Tucci bookends brilliantly, latterly in a revealing doorstep discourse about his bridge building past as a civil engineer , presenting a man of dignity in what is often portrayed (not just here) as an undignified working world; far prouder of his taken for granted legacy of service to time saving and weary of his part in the global greed machine.
Overall it’s an exceptional and well-cast ensemble, essentially given stereotypical beasts to play, all expertly deliver fine dialogue without overplay while true to form.
With no shortage of visual flair, Margin Call’s potentially mundane subject is directed with steady pace and purpose but inevitably falls (only) momentarily to the nature of such seemingly un-dramatic passages.
High rise panoramas give a rarefied view of the world below, as if the financial gods look down all powerful from on high, which may well be acutely true. The cool, glass metallic capture of office and high rise structures serves to convey the hard and cold world of broking.

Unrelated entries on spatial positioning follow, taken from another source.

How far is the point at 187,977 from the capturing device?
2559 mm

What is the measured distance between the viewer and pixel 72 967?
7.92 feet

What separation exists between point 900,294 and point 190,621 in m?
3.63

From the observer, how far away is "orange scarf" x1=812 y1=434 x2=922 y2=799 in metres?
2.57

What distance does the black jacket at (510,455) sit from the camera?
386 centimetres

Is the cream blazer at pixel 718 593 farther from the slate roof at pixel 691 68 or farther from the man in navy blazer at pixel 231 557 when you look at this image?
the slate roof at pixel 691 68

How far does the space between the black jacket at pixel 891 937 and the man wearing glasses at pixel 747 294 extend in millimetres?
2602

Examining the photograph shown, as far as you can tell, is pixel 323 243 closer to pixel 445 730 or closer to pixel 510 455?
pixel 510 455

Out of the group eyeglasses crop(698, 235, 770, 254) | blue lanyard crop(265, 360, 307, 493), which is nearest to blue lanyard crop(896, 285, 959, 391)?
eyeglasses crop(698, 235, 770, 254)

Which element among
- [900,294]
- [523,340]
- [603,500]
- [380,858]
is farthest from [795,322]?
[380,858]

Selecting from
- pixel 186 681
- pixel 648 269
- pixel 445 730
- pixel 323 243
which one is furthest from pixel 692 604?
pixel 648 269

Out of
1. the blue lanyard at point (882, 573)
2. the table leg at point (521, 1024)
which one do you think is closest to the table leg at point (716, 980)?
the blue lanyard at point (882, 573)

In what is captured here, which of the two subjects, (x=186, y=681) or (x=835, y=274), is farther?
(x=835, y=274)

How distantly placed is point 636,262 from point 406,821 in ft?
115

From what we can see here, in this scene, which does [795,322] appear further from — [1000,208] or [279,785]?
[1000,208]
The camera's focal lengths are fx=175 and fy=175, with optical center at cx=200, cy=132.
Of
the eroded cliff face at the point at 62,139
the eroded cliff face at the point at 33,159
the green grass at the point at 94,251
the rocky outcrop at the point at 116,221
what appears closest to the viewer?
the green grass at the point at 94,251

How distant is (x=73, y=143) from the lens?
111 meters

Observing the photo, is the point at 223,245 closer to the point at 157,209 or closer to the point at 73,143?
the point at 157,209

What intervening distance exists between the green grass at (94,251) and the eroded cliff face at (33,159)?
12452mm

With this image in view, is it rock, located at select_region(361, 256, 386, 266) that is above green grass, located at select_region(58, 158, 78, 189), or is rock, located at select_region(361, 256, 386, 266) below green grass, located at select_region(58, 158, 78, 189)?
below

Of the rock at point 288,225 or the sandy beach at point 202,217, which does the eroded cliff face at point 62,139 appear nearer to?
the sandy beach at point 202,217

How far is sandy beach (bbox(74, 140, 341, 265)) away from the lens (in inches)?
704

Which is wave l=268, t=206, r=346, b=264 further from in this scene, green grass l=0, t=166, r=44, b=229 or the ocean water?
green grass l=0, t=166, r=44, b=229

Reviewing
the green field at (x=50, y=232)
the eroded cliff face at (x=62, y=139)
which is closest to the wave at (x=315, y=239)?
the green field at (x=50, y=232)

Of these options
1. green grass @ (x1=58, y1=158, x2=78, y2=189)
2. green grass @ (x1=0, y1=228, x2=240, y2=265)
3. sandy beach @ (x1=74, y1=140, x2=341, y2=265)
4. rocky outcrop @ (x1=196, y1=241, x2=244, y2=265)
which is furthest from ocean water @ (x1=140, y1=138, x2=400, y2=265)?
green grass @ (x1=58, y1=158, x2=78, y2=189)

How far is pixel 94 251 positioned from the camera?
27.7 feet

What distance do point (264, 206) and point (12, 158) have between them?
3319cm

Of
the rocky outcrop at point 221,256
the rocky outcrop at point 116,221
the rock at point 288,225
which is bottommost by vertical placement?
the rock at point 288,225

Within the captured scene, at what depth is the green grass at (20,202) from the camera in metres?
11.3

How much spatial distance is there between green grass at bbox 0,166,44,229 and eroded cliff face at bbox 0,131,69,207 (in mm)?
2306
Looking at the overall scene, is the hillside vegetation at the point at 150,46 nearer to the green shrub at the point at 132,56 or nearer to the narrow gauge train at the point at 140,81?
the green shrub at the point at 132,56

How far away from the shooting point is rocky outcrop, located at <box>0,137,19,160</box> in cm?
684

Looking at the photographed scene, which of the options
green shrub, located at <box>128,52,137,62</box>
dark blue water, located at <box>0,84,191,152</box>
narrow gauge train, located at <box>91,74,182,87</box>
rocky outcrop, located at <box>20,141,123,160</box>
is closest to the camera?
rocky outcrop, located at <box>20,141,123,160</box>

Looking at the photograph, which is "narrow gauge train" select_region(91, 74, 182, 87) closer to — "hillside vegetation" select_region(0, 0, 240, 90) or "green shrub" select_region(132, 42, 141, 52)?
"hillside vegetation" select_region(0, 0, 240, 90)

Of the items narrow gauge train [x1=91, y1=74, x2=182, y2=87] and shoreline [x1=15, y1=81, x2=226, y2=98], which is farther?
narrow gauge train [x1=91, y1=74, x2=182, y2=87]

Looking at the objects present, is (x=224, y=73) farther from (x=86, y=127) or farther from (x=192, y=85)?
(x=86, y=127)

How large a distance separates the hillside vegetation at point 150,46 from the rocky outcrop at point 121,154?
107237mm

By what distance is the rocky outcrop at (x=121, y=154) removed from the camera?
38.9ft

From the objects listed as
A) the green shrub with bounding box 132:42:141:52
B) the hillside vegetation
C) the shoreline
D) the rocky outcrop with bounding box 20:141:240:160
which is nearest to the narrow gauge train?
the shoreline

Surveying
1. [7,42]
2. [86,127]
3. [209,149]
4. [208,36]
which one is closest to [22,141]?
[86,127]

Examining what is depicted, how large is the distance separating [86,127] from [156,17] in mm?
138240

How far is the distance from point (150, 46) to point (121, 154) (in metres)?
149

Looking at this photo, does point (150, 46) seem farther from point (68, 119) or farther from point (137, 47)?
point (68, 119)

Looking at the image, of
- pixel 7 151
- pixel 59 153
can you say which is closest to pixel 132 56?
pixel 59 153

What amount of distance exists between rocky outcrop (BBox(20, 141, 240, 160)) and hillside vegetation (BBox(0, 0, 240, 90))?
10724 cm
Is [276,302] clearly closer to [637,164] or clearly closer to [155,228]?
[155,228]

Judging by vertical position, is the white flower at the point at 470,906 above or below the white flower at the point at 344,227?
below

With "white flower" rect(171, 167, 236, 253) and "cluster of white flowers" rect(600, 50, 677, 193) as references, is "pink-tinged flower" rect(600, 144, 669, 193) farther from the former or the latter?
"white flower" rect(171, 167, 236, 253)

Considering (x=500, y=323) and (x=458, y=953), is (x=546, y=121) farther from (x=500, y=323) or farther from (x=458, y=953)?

The fire-sale finale is highly disturbing as the bait is cast and routinely gobbled up by the sharks in the wider financial market, again demonstrating the greedy, opportunistic culture of capitalism that means that this isn’t the first time and likely won’t be the last that the backside falls out of the boom = crash!
Media and governments tell us much of what happened, what caused the shit-storm of 2008, here, a perhaps truer account of what did happen is presented, while portraying the fat cats in many of the expected conventions that demonise, but on balance providing some of the rarer seen humanistic qualities that not all are unscrupulous. It may at least allow further food for thought when making your own margin call when deciding who to blame.